Outro ponto levantado pela polícia é a suposta falta de experiência do instituto na área de telecomunicações. Conforme o relatório da investigação, o ICB teria histórico de atuação concentrado em feiras literárias e eventos religiosos, sem experiência comprovada na implantação e manutenção de redes de internet.
As autoridades também apontam que a entidade teria instalado apenas 3,2 mil dos 5 mil pontos previstos inicialmente. Para justificar os atrasos, segundo a investigação, teriam sido firmados três termos aditivos em curto intervalo de tempo.
Além disso, a polícia suspeita que a administração municipal tenha antecipado aproximadamente R$ 26 milhões ao instituto sem a correspondente execução dos serviços. Os investigadores afirmam ter encontrado registros de pagamentos referentes a 3,2 mil pontos quando apenas seis estariam efetivamente em funcionamento em determinado período analisado.
A investigação também busca apurar uma possível conexão entre os recursos do contrato e a produtora Go Up Entertainment Ltda., controlada por Karina Ferreira da Gama. Segundo a suspeita levantada pela polícia, parte dos recursos poderia ter sido desviada para financiar a produção do filme “Dark Horse“, cinebiografia do ex-presidente Jair Bolsonaro.

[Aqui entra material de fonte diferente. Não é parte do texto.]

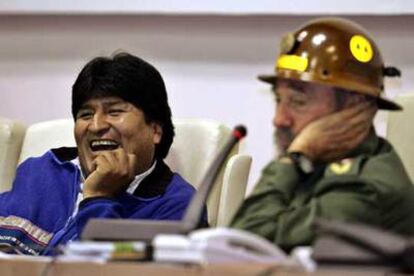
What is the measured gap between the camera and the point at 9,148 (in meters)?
2.93

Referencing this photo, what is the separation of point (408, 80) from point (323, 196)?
122 centimetres

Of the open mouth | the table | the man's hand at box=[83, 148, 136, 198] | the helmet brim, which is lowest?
the man's hand at box=[83, 148, 136, 198]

A produção já vinha sendo alvo de controvérsias após revelações envolvendo o financiamento do projeto. O filme foi coordenado pelo deputado federal Mario Frias (PL-SP), e o senador Flávio Bolsonaro (PL-RJ) admitiu ter buscado apoio financeiro junto ao banqueiro Daniel Vorcaro para viabilizar a produção.

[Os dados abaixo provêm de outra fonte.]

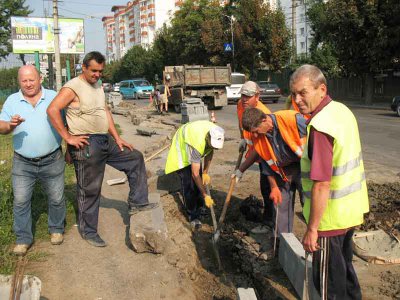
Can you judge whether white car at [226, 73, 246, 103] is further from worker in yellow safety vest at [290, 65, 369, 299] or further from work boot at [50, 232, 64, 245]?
worker in yellow safety vest at [290, 65, 369, 299]

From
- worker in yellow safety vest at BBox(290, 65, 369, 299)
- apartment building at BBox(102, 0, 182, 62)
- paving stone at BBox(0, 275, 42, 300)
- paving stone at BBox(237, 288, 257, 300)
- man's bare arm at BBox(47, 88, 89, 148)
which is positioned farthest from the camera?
apartment building at BBox(102, 0, 182, 62)

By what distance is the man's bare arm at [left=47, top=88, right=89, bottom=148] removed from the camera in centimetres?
405

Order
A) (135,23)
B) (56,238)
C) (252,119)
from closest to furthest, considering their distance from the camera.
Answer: (252,119) → (56,238) → (135,23)

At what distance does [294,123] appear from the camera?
12.7 feet

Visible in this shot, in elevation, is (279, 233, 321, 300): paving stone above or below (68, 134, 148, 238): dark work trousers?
below

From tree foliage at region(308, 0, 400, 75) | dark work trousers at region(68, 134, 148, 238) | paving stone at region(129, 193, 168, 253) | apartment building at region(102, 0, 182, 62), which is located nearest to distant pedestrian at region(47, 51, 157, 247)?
dark work trousers at region(68, 134, 148, 238)

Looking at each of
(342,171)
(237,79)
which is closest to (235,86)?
(237,79)

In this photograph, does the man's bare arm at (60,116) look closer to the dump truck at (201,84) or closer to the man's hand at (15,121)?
the man's hand at (15,121)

Segundo informações já divulgadas sobre o caso, ao menos R$ 61 milhões teriam sido destinados ao projeto por meio de uma empresa ligada ao Banco Master e de um fundo de investimentos sediado no Texas, nos Estados Unidos, onde reside o deputado licenciado Eduardo Bolsonaro (PL-SP). Os filhos do ex-presidente negam qualquer irregularidade no financiamento do filme.

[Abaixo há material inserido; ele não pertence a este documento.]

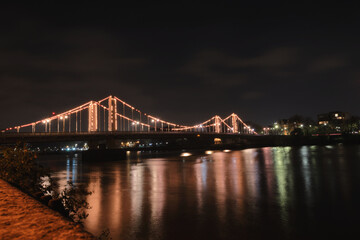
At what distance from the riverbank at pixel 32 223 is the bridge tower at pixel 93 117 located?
69.0 meters

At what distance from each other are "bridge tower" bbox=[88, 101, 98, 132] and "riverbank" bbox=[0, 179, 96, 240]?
6896 cm

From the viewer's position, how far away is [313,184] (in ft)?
68.7

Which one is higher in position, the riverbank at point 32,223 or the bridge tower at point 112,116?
the bridge tower at point 112,116

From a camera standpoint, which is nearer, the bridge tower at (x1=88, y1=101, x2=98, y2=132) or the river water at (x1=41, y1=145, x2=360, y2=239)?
the river water at (x1=41, y1=145, x2=360, y2=239)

Em nota, a Prefeitura de São Paulo informou que está colaborando integralmente com as investigações e afirmou que toda a documentação solicitada pelas autoridades já havia sido disponibilizada anteriormente por meio dos mecanismos de transparência pública.
A gestão do prefeito Ricardo Nunes (MDB) também contestou as conclusões preliminares da investigação. Segundo a administração municipal, o custo estimado do programa em 2026 será de R$ 1.280 por ponto ao mês, valor que considera inferior às propostas recebidas em 2022, que variavam entre R$ 2.026 e R$ 5.092 por ponto.
A prefeitura afirmou ainda que o programa funciona normalmente e que, na manhã desta segunda-feira, apenas 52 dos 3,2 mil pontos contratados estavam temporariamente fora de operação para manutenção. A administração também negou ter efetuado pagamentos referentes a 5 mil pontos e sustentou que os aditivos contratuais tiveram como objetivo apenas garantir a manutenção da estrutura já instalada.
Por fim, o município declarou que o chamamento público foi realizado em 2024, antes mesmo da produção do filme “Dark Horse”, e que todo o processo seguiu os princípios da legalidade, transparência e economicidade previstos na legislação.